* [PROBLEMA PROPOSTO]
Responda às perguntas abaixo com base no texto sobre o Programa de Escolas Associadas à UNESCO.
(a) Que função foi assumida desde o início do ano letivo em curso?
(b) A que rede pertencem as escolas públicas visitadas?
(c) A que visam mais os projetos vinculados à UNESCO no Da Vinci?

* [TEXTO FORNECIDO]
Desde o início do ano letivo em curso, assumi a função de Coordenadora Regional do Programa de Escolas Associadas à UNESCO, abraçando o compromisso de difundir os ideais da entidade no Espírito Santo, ampliar o leque de escolas integradas e estimular iniciativas socioculturais, sob diferentes enfoques de atuação. Ao abraçar tais encargos, jamais me dispus a atuar de modo centralizador ou impositivo, à luz de minhas percepções pessoais e profissionais, uma vez que é preciso considerar a enormidade das demandas e a necessidade de forças agregadas para minimizar as desigualdades sociais e culturais existentes não só em nosso Estado.

A partir de visitas a escolas públicas da rede municipal, procurando inteirar-me do universo de atuação em que se inserem, não há como deixar de enaltecer o empenho e compromisso que alguns dos estabelecimentos visitados dedicam às comunidades a que atendem, principalmente sob o ponto de vista assistencial e ocupacional. A cada visita compreendemos serem essas frentes necessárias. Mas, em contrapartida, para escolas que atuam em outro contexto social, necessária se faz outra atuação, mais voltada para o atendimento a programas socioculturais que tragam, em seu bojo, a veia empreendedora, a fim de que os "assistidos" desenvolvam iniciativas próprias, que transformem a realidade a partir de novos valores, possibilidades e desenvolvimento de competências cidadãs. No Da Vinci, os projetos vinculados à UNESCO visam mais ao "ensinar a pescar", o que não deve servir como referência exclusiva para outros projetos, considerando que cada situação e ambiente exige o "pescar" e o "peixe" diferente, sistemática e simultaneamente. É na riqueza da diversidade e nos caminhos da necessidade que se encontra a riqueza do ideário da UNESCO.

* [EXTRATO DE DADOS]
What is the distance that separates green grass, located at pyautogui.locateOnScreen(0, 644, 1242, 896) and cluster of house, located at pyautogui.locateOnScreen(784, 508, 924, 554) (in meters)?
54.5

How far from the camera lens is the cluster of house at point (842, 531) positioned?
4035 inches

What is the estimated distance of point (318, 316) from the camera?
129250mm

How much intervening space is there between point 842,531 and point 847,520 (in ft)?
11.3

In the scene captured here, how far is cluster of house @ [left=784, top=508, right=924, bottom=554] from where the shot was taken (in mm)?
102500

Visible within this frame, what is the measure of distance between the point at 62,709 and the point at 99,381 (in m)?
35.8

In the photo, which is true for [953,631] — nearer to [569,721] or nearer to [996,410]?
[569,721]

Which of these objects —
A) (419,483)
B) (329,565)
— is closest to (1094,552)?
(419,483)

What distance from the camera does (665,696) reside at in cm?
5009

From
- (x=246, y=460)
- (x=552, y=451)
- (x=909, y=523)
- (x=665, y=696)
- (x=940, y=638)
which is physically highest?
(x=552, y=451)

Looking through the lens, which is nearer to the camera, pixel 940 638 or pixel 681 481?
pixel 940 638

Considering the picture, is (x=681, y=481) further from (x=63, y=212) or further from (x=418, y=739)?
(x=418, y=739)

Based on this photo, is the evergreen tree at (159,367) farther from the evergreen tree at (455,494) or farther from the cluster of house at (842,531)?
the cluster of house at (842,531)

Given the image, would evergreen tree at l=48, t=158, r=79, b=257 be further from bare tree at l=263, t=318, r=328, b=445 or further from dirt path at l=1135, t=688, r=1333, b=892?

* [RESPOSTA COMPLETA]
(a) A função de Coordenadora Regional do Programa de Escolas Associadas à UNESCO.
(b) À rede municipal.
(c) Ao "ensinar a pescar".